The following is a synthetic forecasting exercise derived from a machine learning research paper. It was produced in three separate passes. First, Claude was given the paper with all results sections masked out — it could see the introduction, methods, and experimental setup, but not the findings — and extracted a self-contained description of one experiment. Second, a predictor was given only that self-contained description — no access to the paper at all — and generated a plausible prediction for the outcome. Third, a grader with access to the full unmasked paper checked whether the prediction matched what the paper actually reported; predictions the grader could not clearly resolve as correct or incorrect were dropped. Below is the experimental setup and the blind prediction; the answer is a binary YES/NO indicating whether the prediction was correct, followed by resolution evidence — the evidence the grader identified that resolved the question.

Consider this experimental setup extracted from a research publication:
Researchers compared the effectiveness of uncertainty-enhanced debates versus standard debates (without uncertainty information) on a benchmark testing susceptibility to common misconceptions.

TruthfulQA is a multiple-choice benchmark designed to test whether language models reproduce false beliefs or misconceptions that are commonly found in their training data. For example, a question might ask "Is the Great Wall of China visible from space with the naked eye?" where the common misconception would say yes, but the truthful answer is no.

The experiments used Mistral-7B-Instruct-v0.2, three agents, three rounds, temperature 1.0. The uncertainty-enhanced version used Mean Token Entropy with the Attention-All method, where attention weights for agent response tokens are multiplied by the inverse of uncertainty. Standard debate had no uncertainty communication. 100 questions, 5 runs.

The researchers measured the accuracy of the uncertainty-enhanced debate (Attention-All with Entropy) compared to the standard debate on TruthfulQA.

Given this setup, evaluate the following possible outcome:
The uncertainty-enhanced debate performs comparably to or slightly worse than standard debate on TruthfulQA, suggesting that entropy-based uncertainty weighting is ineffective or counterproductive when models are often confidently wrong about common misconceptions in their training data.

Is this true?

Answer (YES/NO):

......

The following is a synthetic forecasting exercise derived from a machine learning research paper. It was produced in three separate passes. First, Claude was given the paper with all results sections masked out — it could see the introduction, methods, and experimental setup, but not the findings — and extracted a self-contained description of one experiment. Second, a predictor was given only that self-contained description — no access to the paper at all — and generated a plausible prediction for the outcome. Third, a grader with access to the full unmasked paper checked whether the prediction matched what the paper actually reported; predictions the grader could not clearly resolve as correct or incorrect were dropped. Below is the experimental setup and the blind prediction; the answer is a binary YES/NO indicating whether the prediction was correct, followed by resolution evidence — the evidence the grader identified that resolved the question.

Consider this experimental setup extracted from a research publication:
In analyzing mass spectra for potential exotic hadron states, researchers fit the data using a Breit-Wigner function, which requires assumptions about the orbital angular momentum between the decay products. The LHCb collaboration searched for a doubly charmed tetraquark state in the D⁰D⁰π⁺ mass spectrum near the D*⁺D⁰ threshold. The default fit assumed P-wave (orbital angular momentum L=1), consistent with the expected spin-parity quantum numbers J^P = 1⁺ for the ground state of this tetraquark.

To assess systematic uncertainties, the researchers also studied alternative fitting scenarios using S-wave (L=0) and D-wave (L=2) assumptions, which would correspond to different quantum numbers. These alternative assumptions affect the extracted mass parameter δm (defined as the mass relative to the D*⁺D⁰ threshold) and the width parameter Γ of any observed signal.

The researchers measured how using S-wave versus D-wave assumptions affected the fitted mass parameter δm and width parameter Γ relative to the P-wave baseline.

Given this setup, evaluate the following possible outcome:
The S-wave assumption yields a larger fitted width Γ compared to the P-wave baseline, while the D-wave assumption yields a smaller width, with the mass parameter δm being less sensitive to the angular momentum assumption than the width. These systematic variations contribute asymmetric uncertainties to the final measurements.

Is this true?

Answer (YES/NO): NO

......

* **What you need to do**:
Each line with the word "measured" in the records above belongs in the result; copy all of them.

* **Task answer**:
The researchers measured the accuracy of the uncertainty-enhanced debate (Attention-All with Entropy) compared to the standard debate on TruthfulQA.
The researchers measured how using S-wave versus D-wave assumptions affected the fitted mass parameter δm and width parameter Γ relative to the P-wave baseline.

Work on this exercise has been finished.